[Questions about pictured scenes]
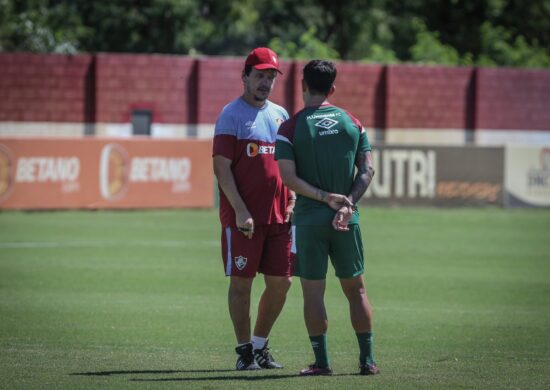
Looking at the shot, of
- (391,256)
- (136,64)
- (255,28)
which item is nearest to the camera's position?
(391,256)

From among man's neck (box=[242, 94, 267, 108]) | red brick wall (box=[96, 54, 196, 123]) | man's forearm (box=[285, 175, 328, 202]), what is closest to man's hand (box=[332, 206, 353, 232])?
man's forearm (box=[285, 175, 328, 202])

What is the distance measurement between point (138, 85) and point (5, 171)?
11194mm

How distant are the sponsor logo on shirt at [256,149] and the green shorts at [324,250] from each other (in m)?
0.73

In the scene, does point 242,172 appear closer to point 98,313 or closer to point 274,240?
point 274,240

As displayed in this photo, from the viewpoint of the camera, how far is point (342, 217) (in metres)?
7.03

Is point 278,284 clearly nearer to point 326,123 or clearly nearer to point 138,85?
point 326,123

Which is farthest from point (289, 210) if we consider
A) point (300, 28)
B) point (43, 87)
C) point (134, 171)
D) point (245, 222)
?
point (300, 28)

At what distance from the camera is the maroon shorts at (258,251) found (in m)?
7.63

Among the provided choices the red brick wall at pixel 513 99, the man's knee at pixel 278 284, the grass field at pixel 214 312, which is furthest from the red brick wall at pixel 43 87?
the man's knee at pixel 278 284

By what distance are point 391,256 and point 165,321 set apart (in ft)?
23.1

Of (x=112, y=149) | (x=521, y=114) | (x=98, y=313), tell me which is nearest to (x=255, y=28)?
(x=521, y=114)

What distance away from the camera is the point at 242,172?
766 cm

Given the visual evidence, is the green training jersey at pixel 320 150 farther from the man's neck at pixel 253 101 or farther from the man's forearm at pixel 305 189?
the man's neck at pixel 253 101

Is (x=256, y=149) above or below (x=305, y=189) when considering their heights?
above
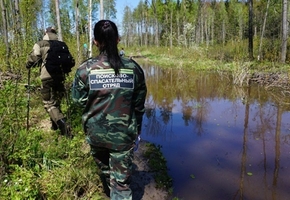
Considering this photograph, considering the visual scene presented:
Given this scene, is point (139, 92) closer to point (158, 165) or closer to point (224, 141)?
point (158, 165)

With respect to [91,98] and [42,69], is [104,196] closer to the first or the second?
[91,98]

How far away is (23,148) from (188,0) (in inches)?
1636

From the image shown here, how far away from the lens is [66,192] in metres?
2.75

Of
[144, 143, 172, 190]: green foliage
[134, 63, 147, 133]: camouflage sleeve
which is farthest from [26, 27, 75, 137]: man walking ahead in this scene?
[134, 63, 147, 133]: camouflage sleeve

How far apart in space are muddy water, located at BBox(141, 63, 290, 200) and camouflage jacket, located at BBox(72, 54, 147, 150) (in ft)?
4.63

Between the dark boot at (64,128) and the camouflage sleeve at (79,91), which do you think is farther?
the dark boot at (64,128)

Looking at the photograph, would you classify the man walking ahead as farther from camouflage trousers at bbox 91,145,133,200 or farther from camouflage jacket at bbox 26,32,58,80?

> _EXERCISE GOAL_
Copy out the listing word for word, beginning at the line with "Is (x=256, y=149)" and continuing through the end of the listing. Omit the pictures.

> _WORKED SOLUTION_
Is (x=256, y=149) above or below (x=305, y=189) when considering their heights?
above
Considering this photograph, considering the visual scene presented:
Given this scene, is point (139, 92) closer to point (158, 165) or closer to point (224, 141)?
point (158, 165)

With respect to [91,98] and [42,69], is [104,196] closer to the first or the second?
[91,98]

How far away is (23,148) from (188,0) (in inches)?
1636

From the image shown here, how far away from the lens is [66,192] in metres?
2.75

Of
[144, 143, 172, 190]: green foliage
[134, 63, 147, 133]: camouflage sleeve
which is farthest from [26, 27, 75, 137]: man walking ahead in this scene?
[134, 63, 147, 133]: camouflage sleeve

How far apart in space are muddy water, located at BBox(141, 63, 290, 200) and camouflage jacket, located at BBox(72, 54, 147, 150) (in ft)?
4.63

Between the dark boot at (64,128) and the camouflage sleeve at (79,91), which do you think is farther?
the dark boot at (64,128)

Looking at the photograph, would you classify the man walking ahead as farther from camouflage trousers at bbox 91,145,133,200 or farther from camouflage jacket at bbox 26,32,58,80?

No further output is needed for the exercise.